| Attorney here. The search incident to lawful arrest doctrine is rooted in officer safety. Specifically, the Court says officers should have the ability to look for guns and contraband when someone is pulled over and it's likely they are armed or their immediate person or vicinity poses a threat and/or has evidence of a crime. The courts have decided that any drug suspicion means they are likely to have a weapon, which is unfortunate, but at least based in some reality. To my knowledge, the only court (and courts are split) that has allowed electronics to be searched is when a drug dealer was pulled over in California and incident to lawful arrest, the officer downloaded the call history to help them find others involved in the drug trade. There is NO COURT to my knowledge that would authorize warrantless search or confiscation of someone's cell data, computer data, jump drives, etc. without an arrest taking place. That is a fishing expedition and it's exactly what the Court has ruled unconstitutional under the 4th amendment. This is where I get very frustrated with the NSAs ability to collect the call information in the first place. The only reason to collect it is to fish later—that's not how the law is supposed to work. These are complex problems that very few judges or lawmakers have enough understanding of technologically to make informed judgement, IMHO, however. EDIT - My best guess is that the Court will allow basic access to a cell phone taken in a lawful arrest. I.E., like the article linked above, an officer would be able to look at the call history, but not necessarily download the content of the phone. I think the offender's brief will likely ARGUE that the phone not be accessed at all, with the true hope being the Court merely limits what officers can do. I have a hard time believing they won't let officers look at any of the electronics with them. I also hope they don't just let officers download everything carte blanche. |
The case we're talking about was search after arrest.
If immunity [to a warrantless search] is to be conceived of as a rule, there is one exception that has been established as firmly as the rule itself.
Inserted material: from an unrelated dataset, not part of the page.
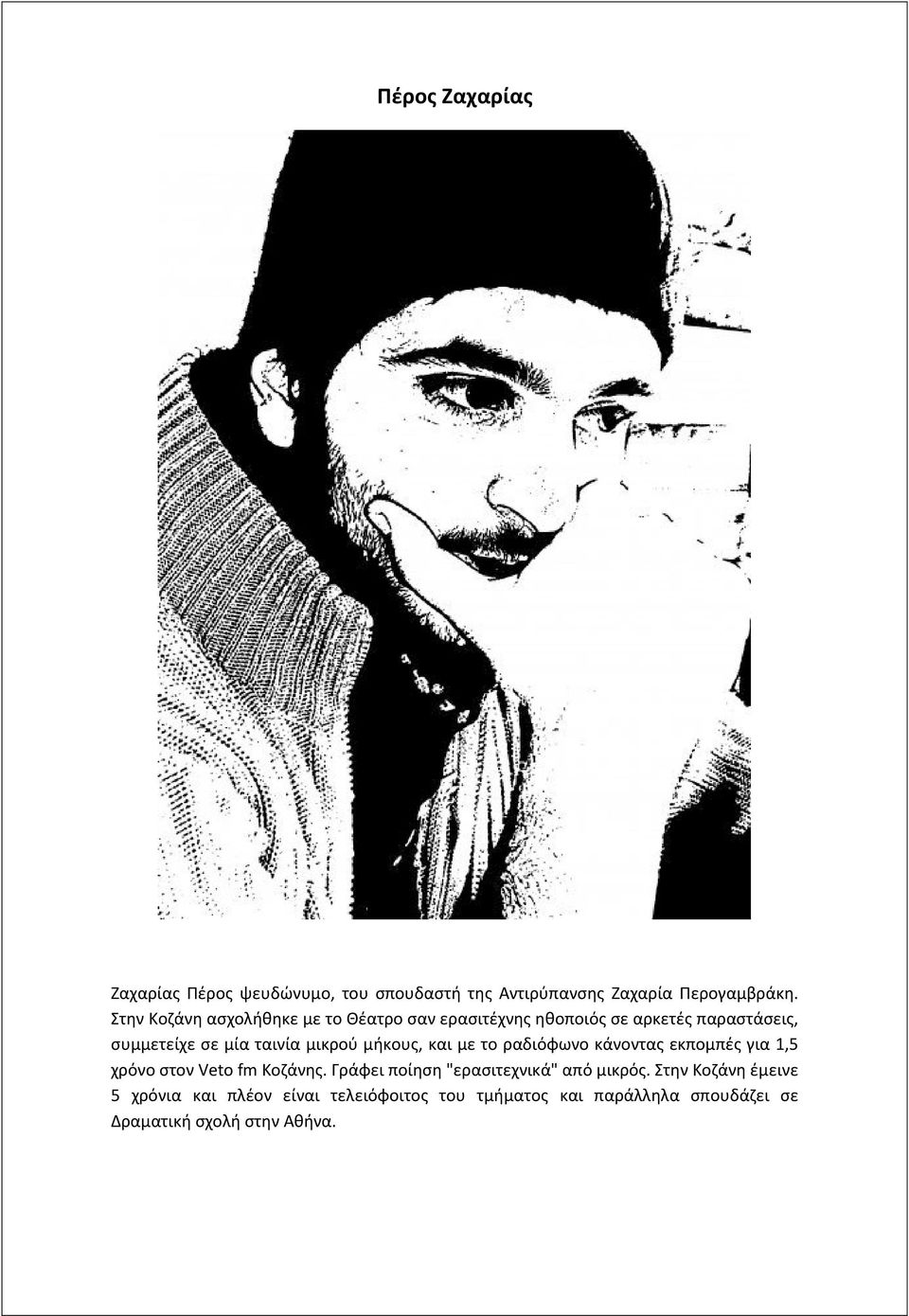 Πέρος Ζαχαρίας

Ζαχαρίας Πέρος ψευδώνυμο, του σπουδαστή της Αντιρύπανσης Ζαχαρία Περογαμβράκη. Στην Κοζάνη ασχολήθηκε με το Θέατρο σαν ερασιτέχνης ηθοποιός σε αρκετές παραστάσεις, συμμετείχε σε μία ταινία μικρού μήκους, και με το ραδιόφωνο κάνοντας εκπομπές για 1,5 χρόνο στον Veto fm Κοζάνης. Γράφει ποίηση "ερασιτεχνικά" από μικρός. Στην Κοζάνη έμεινε 5 χρόνια και πλέον είναι τελειόφοιτος του τμήματος και παράλληλα σπουδάζει σε Δραματική σχολή στην Αθήνα.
The government may search the person of the accused when legally arrested to discover and seize the fruit or evidences of crime.
also (cited in Harris v US):
The right without a search warrant contemporaneously to search persons lawfully arrested while committing crime and to search the place where the arrest is made in order to find and seize things connected with the crime as its fruits or as the means by which it was committed, as well as weapons and other things of effect an escape from custody is not to be doubted.
Officer safety is one of three motivations for search incident to arrest I've read about; two more are evidence collection (as above), and mitigating the risk that evidence that could later be collected via warrant might be destroyed.
Terry stops, on the other hand, are motivated solely by officer safety.